Did you try to increase the water pressure of the boiler via the filling loop and close off more than one valve?
In this scenario, the gas lever is probably still open and ready to fuel the boiler, but the water supply for the hot has been turned off.
The Fix: Check Water & Gas Levers
For the boiler to heat water and send it to your hot tap, it needs two things:
- Water Supply
- Gas Supply
You’ll want to be sure that both of these levers are open.
If your property has no water coming from the taps at all (perhaps you just moved in), there’s a good chance the mains stopcock (sometimes there’s more than one) has been turned off.
Make sure to turn this back on to get a supply of water to the boiler, taps and shower.

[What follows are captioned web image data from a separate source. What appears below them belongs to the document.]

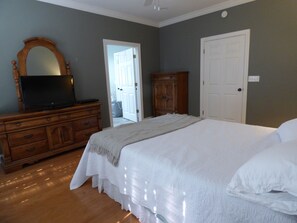 3 habitaciones, tabla de planchar con plancha, wifi y ropa de cama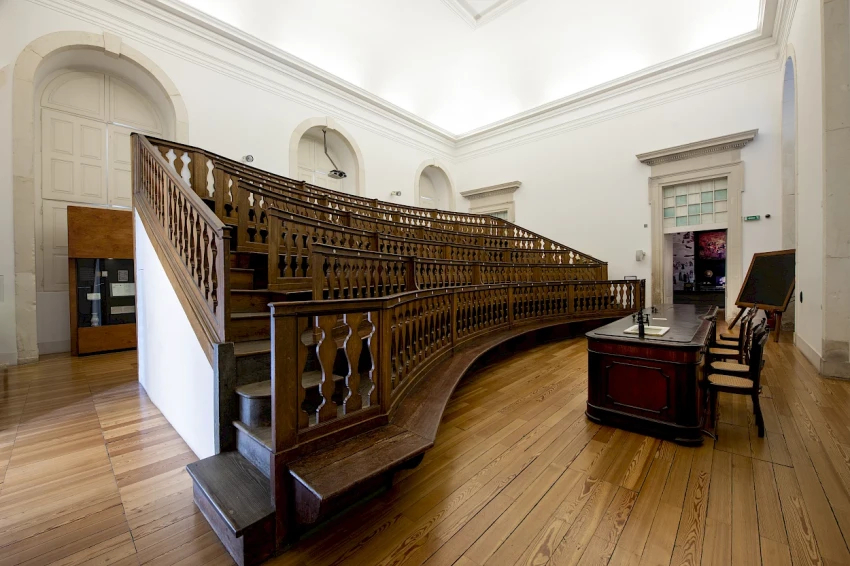 Private: Walking Tour: Coimbra University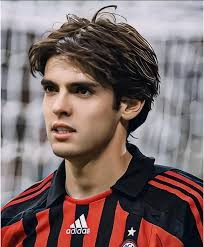 《球球大作战》春节狂撒百亿福利，超大钥匙上线即领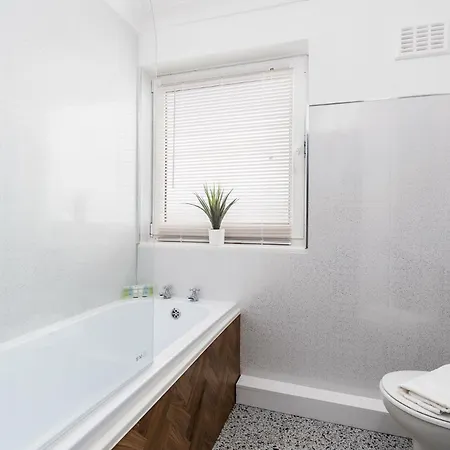 Chic 3 Bedroom With Balcony & Free Parking Апартаменты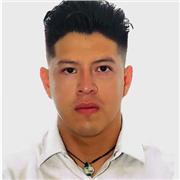 Si quieres empezar a tocar guitarra desde cero, puedo ayudarte enseñandote lo básico para que empieces a disfrutar de tocar tus canción favoritas.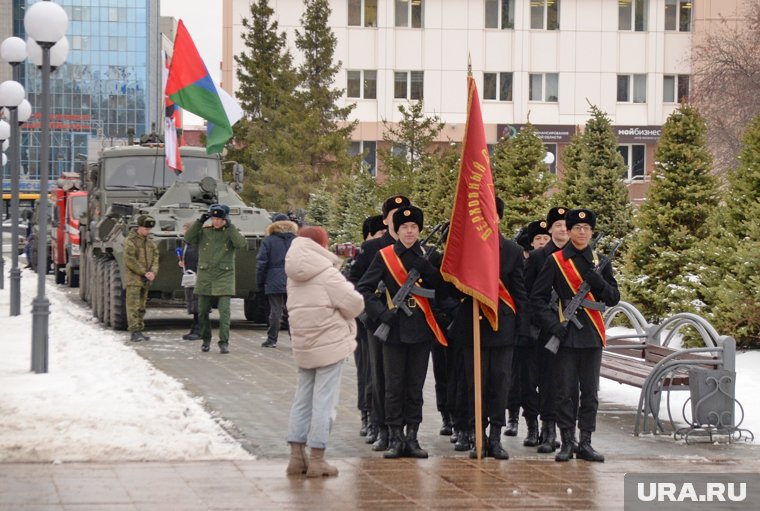 Кроме призывников на площади Памияти - кажеты. курсанты ТВВИКУ, представители МЧС и Росгвардии.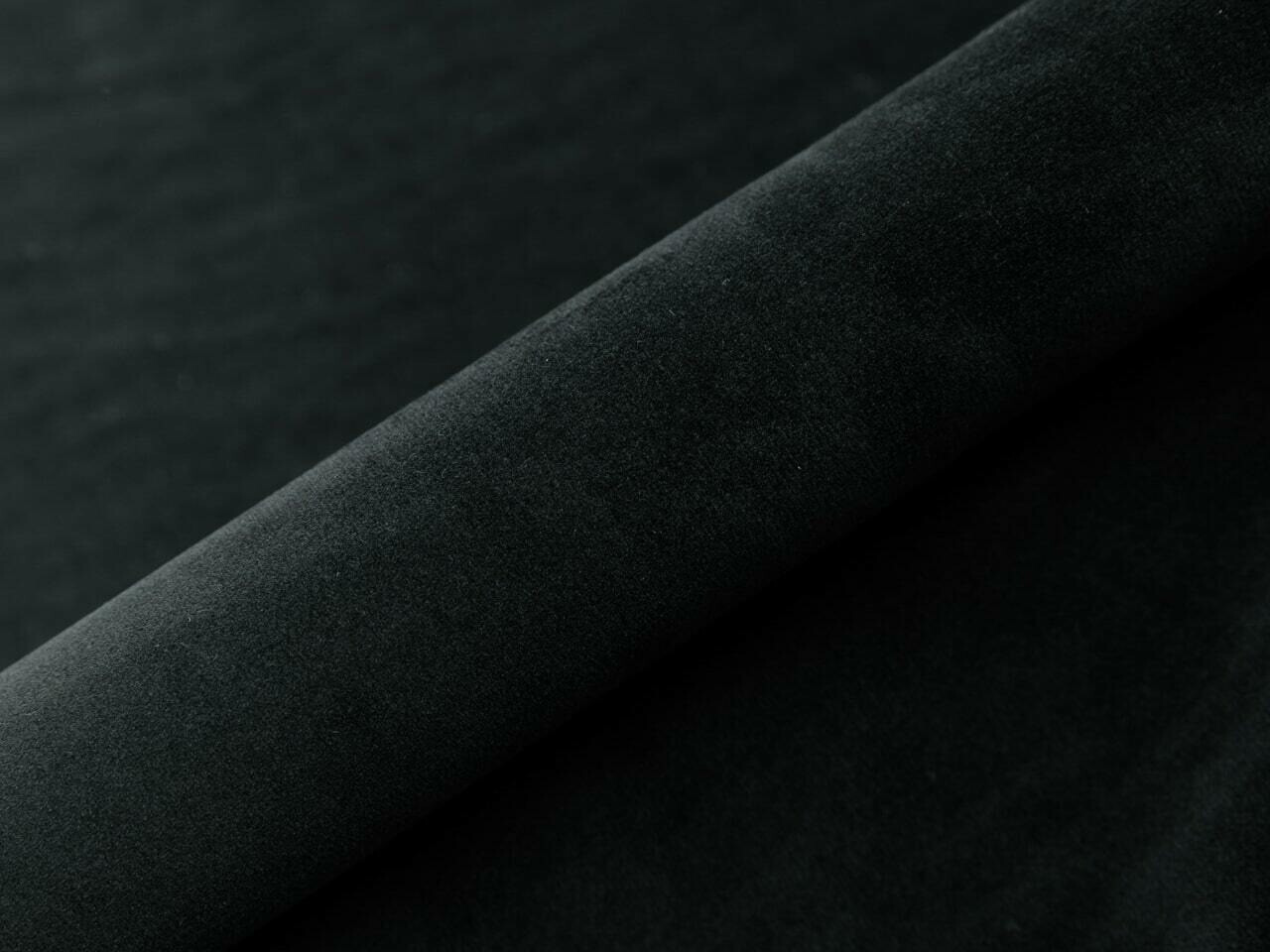 Kontinentālā gulta Martinez 105 (Magic Velvet 2219)
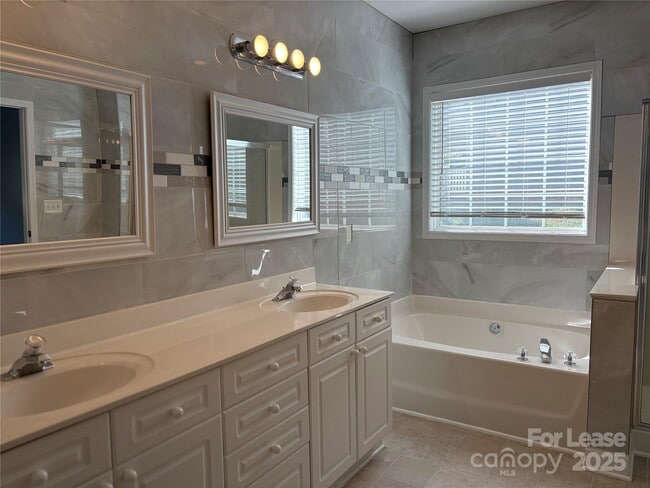 Building Photo - 118 Middleton Pl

No Hot Water In Shower Only
If you’re getting no hot water in the shower only, but it works elsewhere, there are a few explanations:
- The mixing valve in the shower is stuck or broken
- Anti-scalding device is set in the wrong position
The Fix: Replace Mixing Valve
If the mixing valve is stuck or broken, it needs to be replaced or fixed. Personally, for the sake of what they cost, I’d get it replaced.
On most newer showers, you’ll have an anti-scalding device built in. If this is set too high, you won’t get your hot water from the shower. It’s located behind the knob used to turn the heat of the shower up and down; adjusting this setting can sometimes fix the problem.
That said, it’s unlikely this has suddenly just changed; so, unless you’ve just moved in, we’d head for the mixing valve.
If you would still like an engineer to come and check out your boiler, you can book one to take a look here.
Whether you’ve got no hot water and heating, or just no hot water in your shower, we hope our guide has helped.